Print out the complete set of records below, exactly as they read.
::: MATERIAL SHOWN :::
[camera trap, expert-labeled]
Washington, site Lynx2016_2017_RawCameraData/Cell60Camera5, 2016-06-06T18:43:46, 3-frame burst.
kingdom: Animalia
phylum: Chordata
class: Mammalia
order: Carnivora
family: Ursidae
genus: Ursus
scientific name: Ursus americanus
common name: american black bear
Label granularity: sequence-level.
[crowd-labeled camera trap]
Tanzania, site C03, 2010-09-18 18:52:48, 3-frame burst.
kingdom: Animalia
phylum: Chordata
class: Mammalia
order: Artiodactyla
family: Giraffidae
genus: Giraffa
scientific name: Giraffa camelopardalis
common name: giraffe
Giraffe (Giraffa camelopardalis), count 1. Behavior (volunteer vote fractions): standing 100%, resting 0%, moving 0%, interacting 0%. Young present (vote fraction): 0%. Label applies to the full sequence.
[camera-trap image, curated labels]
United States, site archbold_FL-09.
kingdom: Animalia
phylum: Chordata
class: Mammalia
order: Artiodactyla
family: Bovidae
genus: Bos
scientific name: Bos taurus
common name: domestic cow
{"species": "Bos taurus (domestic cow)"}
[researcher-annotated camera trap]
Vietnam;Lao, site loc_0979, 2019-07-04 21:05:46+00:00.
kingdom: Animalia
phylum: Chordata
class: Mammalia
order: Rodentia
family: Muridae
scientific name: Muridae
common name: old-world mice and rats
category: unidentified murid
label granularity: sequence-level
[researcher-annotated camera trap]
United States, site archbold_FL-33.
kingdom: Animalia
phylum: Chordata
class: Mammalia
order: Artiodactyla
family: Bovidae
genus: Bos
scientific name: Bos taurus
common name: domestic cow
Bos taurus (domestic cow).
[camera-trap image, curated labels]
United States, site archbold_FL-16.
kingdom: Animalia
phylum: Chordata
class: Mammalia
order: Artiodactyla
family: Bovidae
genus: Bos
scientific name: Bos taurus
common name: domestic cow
:::
_REPLY TO THE EXERCISE:_
[camera trap, expert-labeled]
Washington, site Lynx2016_2017_RawCameraData/Cell60Camera5, 2016-06-06T18:43:46, 3-frame burst.
kingdom: Animalia
phylum: Chordata
class: Mammalia
order: Carnivora
family: Ursidae
genus: Ursus
scientific name: Ursus americanus
common name: american black bear
Label granularity: sequence-level.
[crowd-labeled camera trap]
Tanzania, site C03, 2010-09-18 18:52:48, 3-frame burst.
kingdom: Animalia
phylum: Chordata
class: Mammalia
order: Artiodactyla
family: Giraffidae
genus: Giraffa
scientific name: Giraffa camelopardalis
common name: giraffe
Giraffe (Giraffa camelopardalis), count 1. Behavior (volunteer vote fractions): standing 100%, resting 0%, moving 0%, interacting 0%. Young present (vote fraction): 0%. Label applies to the full sequence.
[camera-trap image, curated labels]
United States, site archbold_FL-09.
kingdom: Animalia
phylum: Chordata
class: Mammalia
order: Artiodactyla
family: Bovidae
genus: Bos
scientific name: Bos taurus
common name: domestic cow
{"species": "Bos taurus (domestic cow)"}
[researcher-annotated camera trap]
Vietnam;Lao, site loc_0979, 2019-07-04 21:05:46+00:00.
kingdom: Animalia
phylum: Chordata
class: Mammalia
order: Rodentia
family: Muridae
scientific name: Muridae
common name: old-world mice and rats
category: unidentified murid
label granularity: sequence-level
[researcher-annotated camera trap]
United States, site archbold_FL-33.
kingdom: Animalia
phylum: Chordata
class: Mammalia
order: Artiodactyla
family: Bovidae
genus: Bos
scientific name: Bos taurus
common name: domestic cow
Bos taurus (domestic cow).
[camera-trap image, curated labels]
United States, site archbold_FL-16.
kingdom: Animalia
phylum: Chordata
class: Mammalia
order: Artiodactyla
family: Bovidae
genus: Bos
scientific name: Bos taurus
common name: domestic cow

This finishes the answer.